Certo a vederla oggi, imponente e bellissima ci appare indiscutibilmente una porta medioevale eppure viene da chiedersi a che diavolo servisse e perché un edificio creato a scopo di difesa sorgesse in mezzo al nulla? Perché poi costruirla proprio lì dove non ci sono le antiche mura?

Ebbene questa porta, tra le più belle della città, oggi circondata e nascosta da una piccola selva di moderni palazzoni, è un monumento alla grandezza di Viterbo e al tempo stesso alla sua decadenza. Una storia tipicamente italiana e molto attuale potremmo dire.

Ma andiamo con ordine. Fu il glorioso capitano del popolo Raniero Gatti ad ordinarne la costruzione. Era il 1270, Viterbo era allora il centro del mondo, ed in città era riunito da ormai due anni il collegio cardinalizio che doveva eleggere il successore di Papa Clemente IV. Fu infatti proprio nel giugno di quel 1270 che lo stesso Raniero Gatti decise di serrare le porte del palazzo papale per obbligare i porporati ad eleggere il nuovo pontefice. Un fatto eclatante, un viterbese che sfidava il potere temporale della chiesa. Basta questo fatto per intuire l’importanza e quindi la ricchezza che aveva raggiunto allora la nostra città.

Fu dunque sullo sfondo di questi epici eventi che si decise di allargare in modo considerevole la cerchia delle possenti mura che difendevano e in un certo senso “difendono” tutt’oggi Viterbo. L’obiettivo era quello di estendersi verso oriente rendendo più sicure le difese proprio quel punto che storicamente era stato spesso oggetto degli attacchi nemici. Inoltre si sarebbe potuto includere nella nuova fortificazione il prezioso complesso di Santa Maria in Gradi che più volte era stato danneggiato.

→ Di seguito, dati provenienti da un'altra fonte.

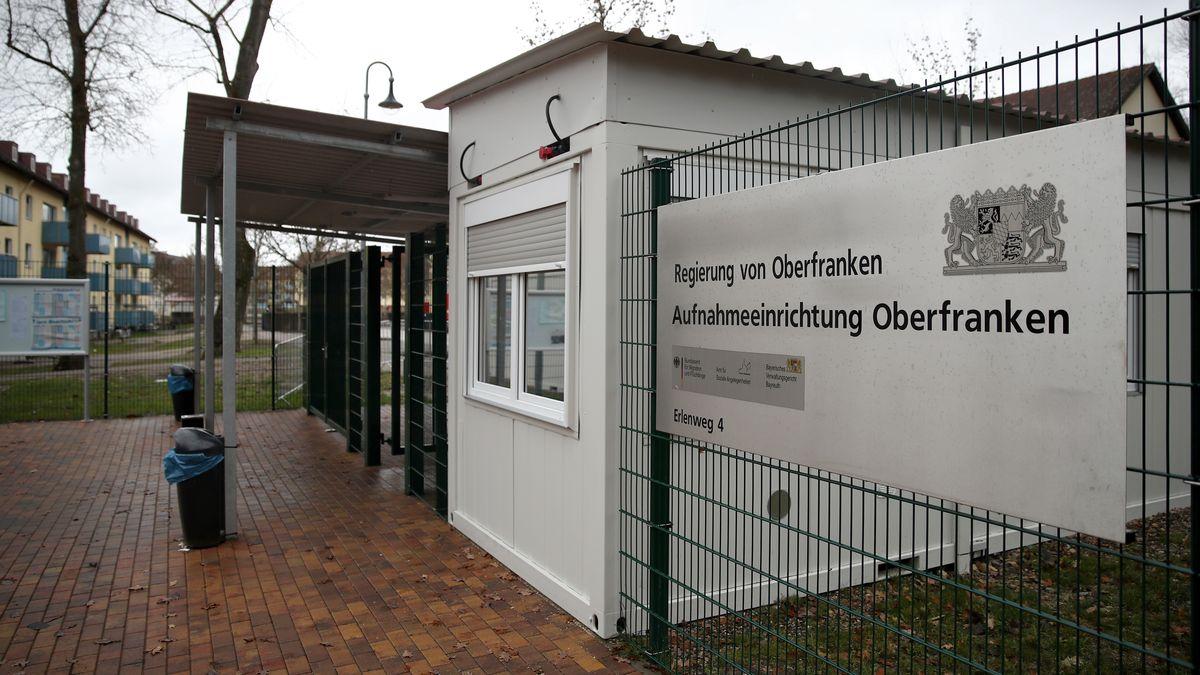 Der Eingangsbereich für Fußgänger am Gelände des Ankerzentrums für Flüchtlinge in Bamberg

Porta San Biele fu costruita ''senza imporre gravami o gabelle alla città'' così come è riportato sull’epigrafe che la sovrasta che è affiancata, propagandisticamente, dagli stemmi della famiglia Gatti. Sorgeva sulla variante della strada Cimina che raggiungeva Viterbo entrando attraverso porta Vallia preso la chiesa delle Fortezze.

Poco dopo il completamento della porta tuttavia l’elezione di Gregorio X al soglio pontificio segnò la fine della breve epoca aurea della nostra città che rapidamente, con lo spostamento del papato verso Avignone, tornò ad occupare un ruolo di secondo piano nello scacchiere politico europeo vedendosi privata del prestigio e le ricchezze dovute al fatto di essere sede papale.

L’ambizioso progetto di espansione dovette fare così i conti con la nuova realtà e fu dunque rapidamente abbandonato e porta San Biele, il cui nome è frutto della storpiatura di “San Michele” una chiesetta che esisteva in quei pressi, rimase isolata nella campagna fino, come detto, alla recente espansione urbana degli anni ’70.

Un monumento incompiuto alla grandezza della città tanto splendente quanto effimera al punto che si affermò per poi dissolversi completamente nel volgere di pochissimi anni.